Marcus Noland, a senior fellow at the Institute for International Economics in Washington, D.C., said it would cost hundreds of billions of dollars for South Korea to absorb the North in a process that would be many times more economically difficult than the European reunification was. One indicator of the difference is the gross domestic product of the nations: In 1990, the West German GDP was four times that of East Germany; estimates put the South Korean GDP at 12 to 15 times that of its northern neighbor, he said.

Then there's the military problem. North Korea has what is estimated to be the world's fifth largest army, 1 million strong. It's unlikely to embrace reunification when there's the possibility of war-crimes tribunals for a conflict that killed an estimated 2 million to 5 million Koreans, many of them civilians.
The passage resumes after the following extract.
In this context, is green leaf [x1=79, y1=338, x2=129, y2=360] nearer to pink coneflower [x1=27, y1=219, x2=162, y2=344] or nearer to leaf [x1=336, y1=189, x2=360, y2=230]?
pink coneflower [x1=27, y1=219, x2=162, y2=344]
"People still remember that, and some will demand that someone be held responsible," said Shin Giwook, a University of California, Los Angeles, professor of sociology and an expert on Korean politics and society.

And there are the cultural differences that were there before the split and that have deepened in the 55 years since each Korea started pretending the other didn't exist.

One became a reclusive, tightly controlled state that centered around the cult of personality of its leader, Kim Il Sung, and created quasi-religious birth myths about Kim's son and successor, Kim Jong Il. The other, after shedding a right-wing police-state government, is now an enthusiastic capitalist heavily influenced by the materialistic tendencies of the United States and Japan. Many Koreans on either side may be mistaken in thinking the peninsula is more homogeneous than it really is, and that will have to be taken into account, Shin said.

"Many Korean people believe there won't be much problem after reunification because we share the same language, the same culture, the same traditions, the same ancestors and so on," he said. "But, in my experience, they're quite different ... and there will be very big problems."

William Drennan, Korea analyst for the Institute for Peace in Washington, D.C., said South Koreans ought to look for a foreshadowing of such ethnic and cultural problems in their own lands, where those from the southwestern province of Cholla suffer discrimination from other groups.

Finally, Shin pointed out, each successive generation of South Koreans after the war has been less eager to join paths with their northern brethren.

"They really don't care or really see why Korea has to be reunified," he said.

In the end, Cossa said that rather than looking forward to the summit as the equivalent of the fall of the Berlin Wall, which brought East and West Germany together, it ought to be considered the Asian version of the Helsinki Accords, those hesitant first steps toward peace between the U.S. and Soviet Union that ushered in the detente period in the Cold War. The Koreas might first experiment with a "one nation, two states" confederation formula that would recognize the common roots of both sides while maintaining political differences.

"We have had false starts before and, even if this is genuine, it will still be a difficult journey," Cossa said.